# [What to work on]
Copy the rows below verbatim, starting at the line that contains "Is point (273, 484) further from point (47, 259)" and continuing through the last row, with both ends included.

# [Dataset]

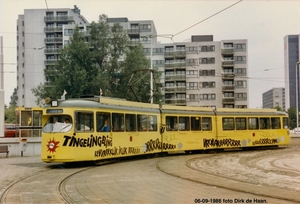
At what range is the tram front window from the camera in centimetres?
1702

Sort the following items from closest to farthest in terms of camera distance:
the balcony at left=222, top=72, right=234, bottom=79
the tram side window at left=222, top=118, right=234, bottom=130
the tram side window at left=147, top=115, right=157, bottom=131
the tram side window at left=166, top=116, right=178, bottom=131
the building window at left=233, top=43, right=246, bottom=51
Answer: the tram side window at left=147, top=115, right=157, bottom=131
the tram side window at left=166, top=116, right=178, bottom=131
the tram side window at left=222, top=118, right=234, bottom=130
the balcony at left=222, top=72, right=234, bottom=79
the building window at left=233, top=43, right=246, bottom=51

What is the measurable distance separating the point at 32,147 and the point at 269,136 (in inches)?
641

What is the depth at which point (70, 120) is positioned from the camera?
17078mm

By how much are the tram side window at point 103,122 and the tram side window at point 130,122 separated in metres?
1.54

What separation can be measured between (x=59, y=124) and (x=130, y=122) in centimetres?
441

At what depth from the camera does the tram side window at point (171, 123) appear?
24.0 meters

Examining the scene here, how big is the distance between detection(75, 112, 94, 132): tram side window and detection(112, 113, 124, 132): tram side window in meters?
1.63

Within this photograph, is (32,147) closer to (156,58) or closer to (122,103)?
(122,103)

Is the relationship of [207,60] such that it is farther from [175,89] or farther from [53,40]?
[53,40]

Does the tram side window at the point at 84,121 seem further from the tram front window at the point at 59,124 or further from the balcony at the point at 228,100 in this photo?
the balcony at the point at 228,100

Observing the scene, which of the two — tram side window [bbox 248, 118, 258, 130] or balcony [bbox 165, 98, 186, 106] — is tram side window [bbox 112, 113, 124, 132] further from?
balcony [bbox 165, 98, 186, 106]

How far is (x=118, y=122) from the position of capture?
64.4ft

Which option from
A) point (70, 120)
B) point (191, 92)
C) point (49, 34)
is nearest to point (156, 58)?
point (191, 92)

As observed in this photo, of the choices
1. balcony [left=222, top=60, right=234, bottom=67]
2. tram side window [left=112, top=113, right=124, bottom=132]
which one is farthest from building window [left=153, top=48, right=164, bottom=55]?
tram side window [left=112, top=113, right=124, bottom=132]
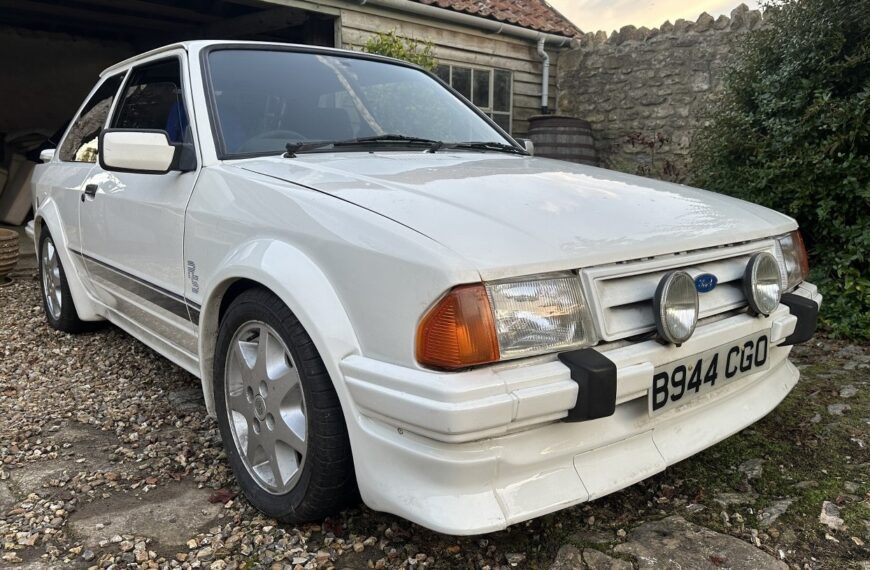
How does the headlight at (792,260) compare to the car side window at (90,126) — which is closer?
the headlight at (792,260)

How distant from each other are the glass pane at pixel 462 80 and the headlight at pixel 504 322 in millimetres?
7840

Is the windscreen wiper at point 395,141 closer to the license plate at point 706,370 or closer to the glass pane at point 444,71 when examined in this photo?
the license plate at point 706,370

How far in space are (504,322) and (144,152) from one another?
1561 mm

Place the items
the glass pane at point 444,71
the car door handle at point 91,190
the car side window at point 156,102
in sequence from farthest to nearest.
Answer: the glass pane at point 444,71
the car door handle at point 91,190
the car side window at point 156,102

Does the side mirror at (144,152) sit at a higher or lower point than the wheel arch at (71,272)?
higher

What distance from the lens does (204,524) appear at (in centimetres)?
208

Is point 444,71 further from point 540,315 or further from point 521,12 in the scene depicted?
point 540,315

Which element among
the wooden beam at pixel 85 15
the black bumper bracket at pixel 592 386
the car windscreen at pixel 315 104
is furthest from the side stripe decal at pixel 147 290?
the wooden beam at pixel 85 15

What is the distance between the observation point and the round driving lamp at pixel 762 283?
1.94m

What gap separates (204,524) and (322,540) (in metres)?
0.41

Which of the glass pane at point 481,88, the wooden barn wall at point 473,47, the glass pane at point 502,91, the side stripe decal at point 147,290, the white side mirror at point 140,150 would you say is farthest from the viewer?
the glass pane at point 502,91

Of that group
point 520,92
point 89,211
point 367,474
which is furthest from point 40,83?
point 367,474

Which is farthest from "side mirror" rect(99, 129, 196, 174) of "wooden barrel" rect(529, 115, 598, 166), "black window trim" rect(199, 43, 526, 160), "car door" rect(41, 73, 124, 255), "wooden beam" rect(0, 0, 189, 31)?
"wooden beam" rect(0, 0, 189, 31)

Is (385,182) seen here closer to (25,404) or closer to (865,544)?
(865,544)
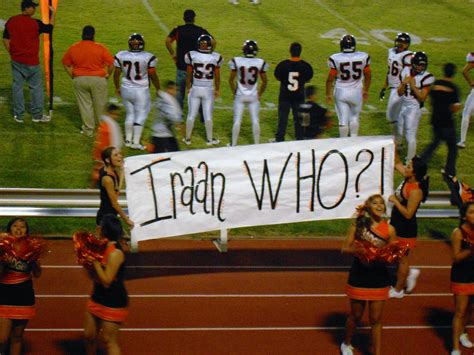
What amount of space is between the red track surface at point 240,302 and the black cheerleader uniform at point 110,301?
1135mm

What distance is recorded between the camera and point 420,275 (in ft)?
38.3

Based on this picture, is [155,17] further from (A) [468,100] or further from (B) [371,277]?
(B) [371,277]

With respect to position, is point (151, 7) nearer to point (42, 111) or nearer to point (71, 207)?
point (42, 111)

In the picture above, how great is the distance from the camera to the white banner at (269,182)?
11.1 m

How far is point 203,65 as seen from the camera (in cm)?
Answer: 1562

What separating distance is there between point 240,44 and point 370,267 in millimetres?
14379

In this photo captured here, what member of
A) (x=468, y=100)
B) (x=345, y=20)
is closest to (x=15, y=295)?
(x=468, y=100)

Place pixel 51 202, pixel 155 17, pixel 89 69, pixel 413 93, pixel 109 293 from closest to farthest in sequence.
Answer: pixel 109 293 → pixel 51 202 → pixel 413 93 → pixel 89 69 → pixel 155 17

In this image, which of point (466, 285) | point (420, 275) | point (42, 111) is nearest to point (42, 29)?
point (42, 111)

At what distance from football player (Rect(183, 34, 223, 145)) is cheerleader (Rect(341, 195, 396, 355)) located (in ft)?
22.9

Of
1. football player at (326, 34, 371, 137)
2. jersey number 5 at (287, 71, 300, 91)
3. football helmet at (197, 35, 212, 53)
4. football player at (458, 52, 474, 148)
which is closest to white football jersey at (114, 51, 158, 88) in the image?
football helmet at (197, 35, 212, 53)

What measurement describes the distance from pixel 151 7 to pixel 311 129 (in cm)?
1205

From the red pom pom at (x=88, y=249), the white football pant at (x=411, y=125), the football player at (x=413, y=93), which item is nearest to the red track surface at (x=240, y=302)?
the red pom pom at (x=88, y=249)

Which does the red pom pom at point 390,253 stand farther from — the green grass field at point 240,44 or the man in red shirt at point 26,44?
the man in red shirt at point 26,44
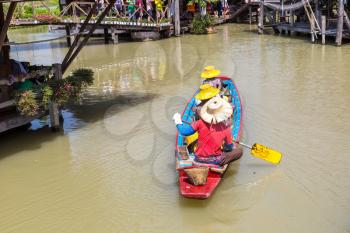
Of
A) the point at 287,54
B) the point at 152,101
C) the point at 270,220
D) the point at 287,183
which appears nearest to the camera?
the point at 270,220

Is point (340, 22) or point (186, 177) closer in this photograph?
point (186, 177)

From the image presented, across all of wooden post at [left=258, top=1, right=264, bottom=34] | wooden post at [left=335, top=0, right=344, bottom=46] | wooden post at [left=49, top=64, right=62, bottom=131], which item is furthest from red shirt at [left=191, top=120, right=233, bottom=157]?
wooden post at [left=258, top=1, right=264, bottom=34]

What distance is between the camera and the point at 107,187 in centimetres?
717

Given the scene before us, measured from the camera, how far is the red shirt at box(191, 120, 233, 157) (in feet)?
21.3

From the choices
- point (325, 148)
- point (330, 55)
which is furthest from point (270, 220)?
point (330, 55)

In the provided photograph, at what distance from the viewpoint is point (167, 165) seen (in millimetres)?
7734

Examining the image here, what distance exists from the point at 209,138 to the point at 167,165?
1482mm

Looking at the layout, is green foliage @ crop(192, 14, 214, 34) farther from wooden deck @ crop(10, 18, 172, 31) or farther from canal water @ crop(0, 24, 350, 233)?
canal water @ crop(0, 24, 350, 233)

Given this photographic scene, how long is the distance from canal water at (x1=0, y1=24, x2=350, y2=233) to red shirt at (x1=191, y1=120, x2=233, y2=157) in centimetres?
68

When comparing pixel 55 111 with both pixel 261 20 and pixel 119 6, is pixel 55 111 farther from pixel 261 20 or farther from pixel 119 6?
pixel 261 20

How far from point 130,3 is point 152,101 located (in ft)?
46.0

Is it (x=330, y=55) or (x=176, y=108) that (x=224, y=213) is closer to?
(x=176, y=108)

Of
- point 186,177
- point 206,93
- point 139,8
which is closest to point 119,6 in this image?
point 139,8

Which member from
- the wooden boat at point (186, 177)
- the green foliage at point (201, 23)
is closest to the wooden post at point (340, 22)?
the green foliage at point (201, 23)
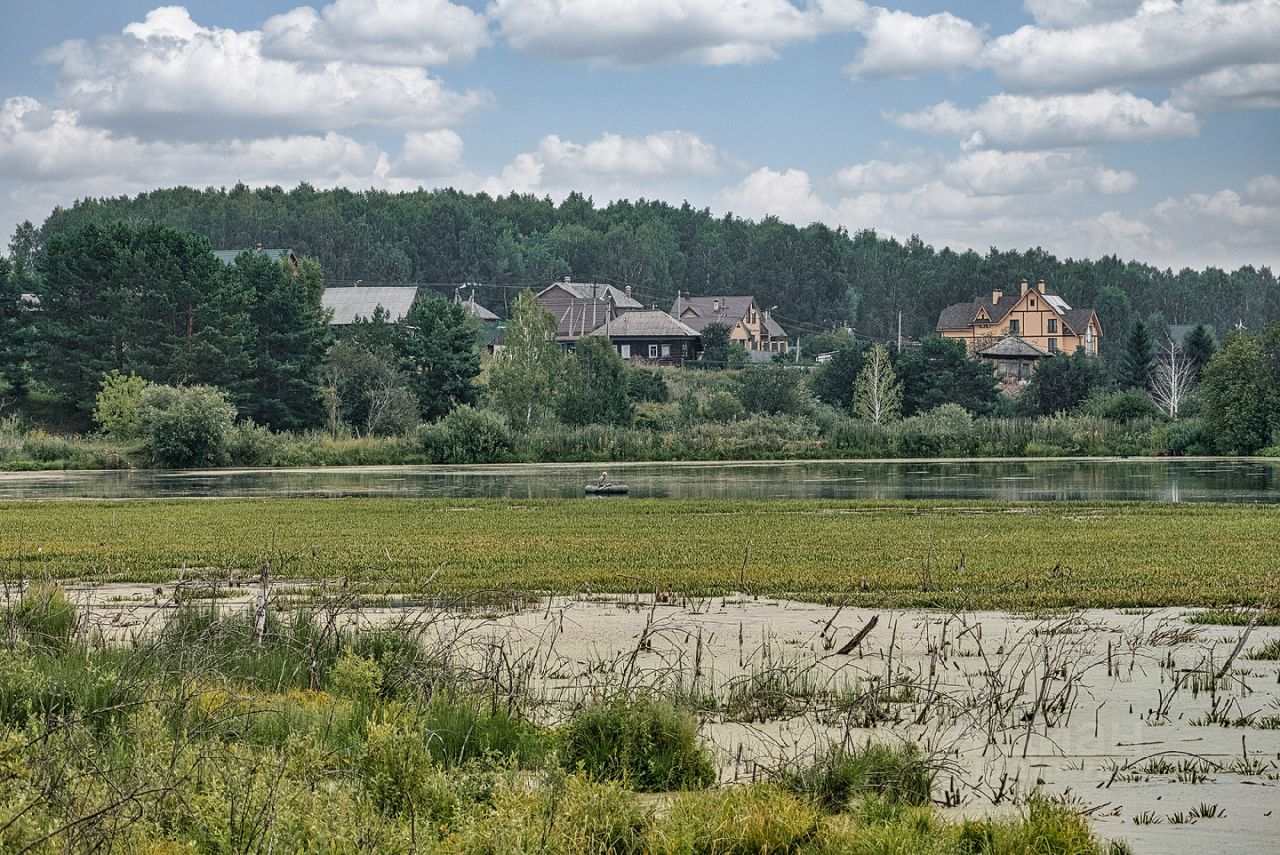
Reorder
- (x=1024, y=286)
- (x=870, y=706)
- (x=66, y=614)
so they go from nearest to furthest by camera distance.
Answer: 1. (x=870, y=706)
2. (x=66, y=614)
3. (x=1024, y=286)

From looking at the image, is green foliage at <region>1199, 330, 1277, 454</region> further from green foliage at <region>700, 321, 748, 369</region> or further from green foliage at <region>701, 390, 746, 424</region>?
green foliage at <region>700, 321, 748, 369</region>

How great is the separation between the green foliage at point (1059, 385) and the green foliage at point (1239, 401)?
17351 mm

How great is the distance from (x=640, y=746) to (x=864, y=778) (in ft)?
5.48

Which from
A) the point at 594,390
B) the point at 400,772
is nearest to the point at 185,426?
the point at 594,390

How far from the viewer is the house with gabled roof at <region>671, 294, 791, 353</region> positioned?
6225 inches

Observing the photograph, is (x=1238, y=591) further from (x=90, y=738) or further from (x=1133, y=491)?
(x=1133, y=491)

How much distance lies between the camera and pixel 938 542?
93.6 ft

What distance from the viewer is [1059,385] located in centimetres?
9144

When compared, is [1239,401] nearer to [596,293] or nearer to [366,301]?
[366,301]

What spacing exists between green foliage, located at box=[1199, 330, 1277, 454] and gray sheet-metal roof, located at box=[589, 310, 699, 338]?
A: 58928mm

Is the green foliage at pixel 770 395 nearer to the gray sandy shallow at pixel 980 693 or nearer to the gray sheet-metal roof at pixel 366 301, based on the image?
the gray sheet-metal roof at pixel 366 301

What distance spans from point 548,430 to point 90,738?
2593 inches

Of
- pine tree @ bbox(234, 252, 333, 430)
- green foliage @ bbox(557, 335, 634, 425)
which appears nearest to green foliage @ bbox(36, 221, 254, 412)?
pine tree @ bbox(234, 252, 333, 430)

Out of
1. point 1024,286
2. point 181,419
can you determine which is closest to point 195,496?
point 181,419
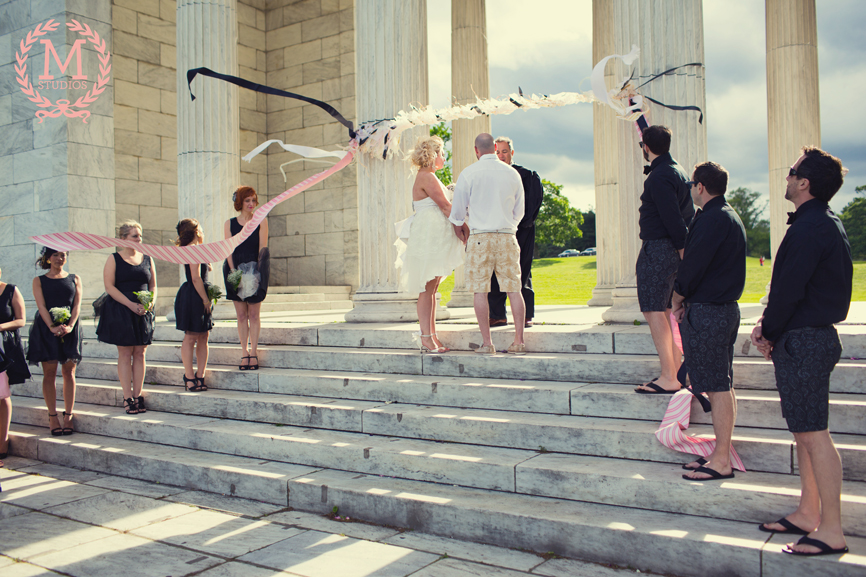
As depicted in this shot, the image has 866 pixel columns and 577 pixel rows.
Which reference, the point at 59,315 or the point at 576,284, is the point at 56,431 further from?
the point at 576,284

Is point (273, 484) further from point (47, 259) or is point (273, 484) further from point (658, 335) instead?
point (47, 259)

# [Correct response]
Is point (273, 484) further from point (47, 259) or is point (273, 484) further from point (658, 335) instead?
point (47, 259)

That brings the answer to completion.